OBJECTIVE 1 –
From the listing, copy out word for word every line starting with the one containing "Considering the objects" and going on through the listing's final line.

TEXT SHOWN –
Call of Duty is one of the most certain, iron-clad guarantees in the entire gaming industry. Every single year, there'll be a new entry in the blockbuster first-person shooter franchise, a game that's usually led by one particular studio but is in reality the result of collaboration among over 1,000 developers across numerous teams. Every single year, Call of Duty is one of the best-selling games that year, despite launching fairly late in the calendar. If there isn't a new title from Rockstar Games, then Call of Duty will be the best-selling game that year.
Every single year, people complain loudly on social media that they're tired of Call of Duty. So, are they really? The answer is honestly quite complicated and in order to truly understand why some people feel exhausted with Call of Duty, it's important to understand the events leading to the current situation. Let's dive into a quick history of the entire franchise and at what point the problems started adding up.
From small beginnings to a successful franchise
The story begins in 2003 with the first Call of Duty. It's a World War II shooter developed by Infinity Ward, a studio acquired by publisher Activision after the game's launch is a success. In preparation for the launch of the Xbox 360, Infinity Ward grows significantly (from around 25 staff members to well over 100) and launches Call of Duty 2 in 2005. Notably, there's no new game in 2004: a lone skipped year that has not happened since.
Call of Duty 2 is another hit, selling over 1.4 million copies and prompting Infinity Ward to start work on the 2007 entry, Call of Duty 4: Modern Warfare. Eager to see these successes not skip another year, Activision brings in one of its internal studios, Treyarch, to develop Call of Duty 3 in time for a 2006 launch. Treyarch previously worked on the 2005 spinoff Call of Duty 2: Big Red One but now, the team is a mainline developer for the franchise.
The two-year cycle begins and continues quite successfully for a time, with Modern Warfare selling over 7 million copies in 2007 alone. Treyarch delivers Call of Duty: World at War in 2008, a game that sells over 3 million copies in its first two months. World at War also packs in Zombies: a mode that started as something of a hidden extra but would soon become an increasingly pivotal mode in the franchise.
Momentum is now on Call of Duty's side, and every game is bigger than the last. 2009's Modern Warfare 2 from Infinity Ward sells 20 million copies in its first year, a record that doesn't even last a year, as Treyarch's Black Ops in 2010 goes on to sell 25 million copies in its first year. Unlike the games developed by Infinity Ward, which opt to include a campaign, multiplayer and "Special Forces" co-op missions, Black Ops eschews Special Forces in favor of Zombies.
A tacked-on extra no longer, this is a fully fleshed-out game mode with a community dedicated to the intricate, complicated easter eggs with Zombies' narrative. Call of Duty is now undeniably a pillar of the gaming industry, but there's trouble brewing.

DATA FOR PROCESSING –
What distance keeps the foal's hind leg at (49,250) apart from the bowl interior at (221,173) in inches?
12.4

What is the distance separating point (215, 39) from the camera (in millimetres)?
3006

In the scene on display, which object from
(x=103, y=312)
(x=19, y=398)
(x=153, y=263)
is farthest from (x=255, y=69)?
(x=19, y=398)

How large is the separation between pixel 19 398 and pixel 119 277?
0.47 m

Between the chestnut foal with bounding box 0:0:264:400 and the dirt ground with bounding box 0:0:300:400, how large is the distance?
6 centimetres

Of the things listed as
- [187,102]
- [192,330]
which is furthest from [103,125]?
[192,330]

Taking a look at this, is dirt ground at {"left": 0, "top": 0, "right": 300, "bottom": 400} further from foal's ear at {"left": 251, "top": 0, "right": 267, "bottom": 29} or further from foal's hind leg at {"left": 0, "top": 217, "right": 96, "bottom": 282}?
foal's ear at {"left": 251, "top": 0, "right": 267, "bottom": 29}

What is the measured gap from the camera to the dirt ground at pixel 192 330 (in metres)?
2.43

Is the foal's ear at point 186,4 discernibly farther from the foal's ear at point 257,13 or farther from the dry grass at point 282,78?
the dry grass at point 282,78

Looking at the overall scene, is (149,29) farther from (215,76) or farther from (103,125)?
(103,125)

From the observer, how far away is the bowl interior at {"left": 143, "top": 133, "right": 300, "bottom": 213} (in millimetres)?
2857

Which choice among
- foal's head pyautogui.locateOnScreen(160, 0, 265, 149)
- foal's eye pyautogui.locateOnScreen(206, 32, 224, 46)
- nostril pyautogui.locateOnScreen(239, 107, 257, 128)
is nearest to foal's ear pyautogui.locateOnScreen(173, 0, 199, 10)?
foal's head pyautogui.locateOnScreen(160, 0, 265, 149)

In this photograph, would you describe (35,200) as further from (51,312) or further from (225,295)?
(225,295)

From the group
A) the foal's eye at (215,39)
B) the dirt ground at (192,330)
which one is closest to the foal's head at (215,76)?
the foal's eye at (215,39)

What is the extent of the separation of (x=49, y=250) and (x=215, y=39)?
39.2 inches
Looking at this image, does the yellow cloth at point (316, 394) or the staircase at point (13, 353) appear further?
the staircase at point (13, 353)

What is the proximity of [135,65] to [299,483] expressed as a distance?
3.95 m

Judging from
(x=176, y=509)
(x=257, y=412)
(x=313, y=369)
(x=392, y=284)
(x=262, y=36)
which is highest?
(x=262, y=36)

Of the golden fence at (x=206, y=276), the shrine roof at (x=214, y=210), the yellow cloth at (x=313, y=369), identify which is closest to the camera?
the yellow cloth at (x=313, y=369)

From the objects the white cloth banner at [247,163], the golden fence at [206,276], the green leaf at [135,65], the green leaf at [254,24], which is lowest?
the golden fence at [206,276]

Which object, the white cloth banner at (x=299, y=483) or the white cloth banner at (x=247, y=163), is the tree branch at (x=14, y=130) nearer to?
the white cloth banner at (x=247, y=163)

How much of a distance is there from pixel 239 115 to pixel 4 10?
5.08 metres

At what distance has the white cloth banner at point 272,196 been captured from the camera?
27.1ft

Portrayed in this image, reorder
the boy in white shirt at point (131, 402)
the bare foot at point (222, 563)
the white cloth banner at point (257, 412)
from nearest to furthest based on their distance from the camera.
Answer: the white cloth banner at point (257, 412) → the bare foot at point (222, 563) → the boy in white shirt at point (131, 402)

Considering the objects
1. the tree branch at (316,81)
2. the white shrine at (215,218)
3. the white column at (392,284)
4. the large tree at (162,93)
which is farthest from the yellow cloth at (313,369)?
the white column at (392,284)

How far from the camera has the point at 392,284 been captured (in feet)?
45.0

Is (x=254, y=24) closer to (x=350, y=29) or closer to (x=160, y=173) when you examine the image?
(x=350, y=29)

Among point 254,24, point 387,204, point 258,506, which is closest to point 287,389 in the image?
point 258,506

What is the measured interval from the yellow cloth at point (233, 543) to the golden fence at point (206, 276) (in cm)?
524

OBJECTIVE 2 –
Pick up the Call of Duty history after its last sentence and keep writing.

EXPECTED OUTPUT 1 –
Considering the objects
1. the tree branch at (316,81)
2. the white shrine at (215,218)
3. the white column at (392,284)
4. the large tree at (162,93)
which is farthest from the yellow cloth at (313,369)?
the white column at (392,284)

How far from the camera has the point at 392,284 been captured (in feet)?
45.0

Is (x=254, y=24) closer to (x=350, y=29) or closer to (x=160, y=173) when you examine the image?
(x=350, y=29)

Among point 254,24, point 387,204, point 258,506, which is closest to point 287,389 in the image?
point 258,506

What is the measured interval from the yellow cloth at point (233, 543) to the golden fence at point (206, 276) (in cm)?
524

EXPECTED OUTPUT 2 –
A three-team juggernaut
Years of brewing tension between Activision and Infinity Ward leadership Jason West and Vince Zampella reach critical mass in 2010. West and Zampella are fired from the company for insubordination. The two found Respawn Entertainment, attracting dozens of Infinity Ward developers, leaving the studio short-staffed as development was supposed to ramp on the 2011 entry in the series, Call of Duty: Modern Warfare 3. Enter Sledgehammer Games.
Founded in 2009 by Dead Space veterans Michael Condrey and Glen Schofield, Sledgehammer Games was originally acquired by Activision with the understanding that the team would work on a third-person action-adventure spin-off for Call of Duty. With the yearly cycle in jeopardy, Sledgehammer seems to have made an agreement: In exchange for co-developing Modern Warfare 3 so it could launch on time, the team would get to lead its own Call of Duty games in the future.
Whatever happened behind closed doors, the bet paid off, with Sledgehammer and a rebuilding Infinity Ward sharing technology and ideas moving forward, while Modern Warfare 3 went on to sell over 26.5 million copies. Treyarch's Black Ops 2 in 2012 would sell over 24 million copies, not quite reaching the heights of Modern Warfare 3 but providing yearly staying power all the same.
The next few years pass without any real notable issues, as Call of Duty: Ghosts, Advanced Warfare, and Black Ops 3 launch in 2013, 2014, and 2015, led by Infinity Ward, Sledgehammer and Treyarch respectively. Call of Duty is now officially on a three-developer cycle, with each team getting three years to prepare, build, and launch its entry. Critical praise dwindles however, with Call of Duty: Ghosts criticized for a lack of new ideas. While the campaign for Black Ops 3 is also criticized, it's easily the best-selling game of the three, further propelling the Black Ops name for the Call of Duty brand.
Better sales than ever, but internal breakdown
Call of Duty is a victim of its own success in 2016, when Infinity Ward's Infinite Warfare underperforms compared to past titles, while still being the best-selling game of November in the U.S, per NPD. 2017's World War II is developed by Sledgehammer Games, the first return to the setting since World at War in 2008. This is where the problems start to pile up.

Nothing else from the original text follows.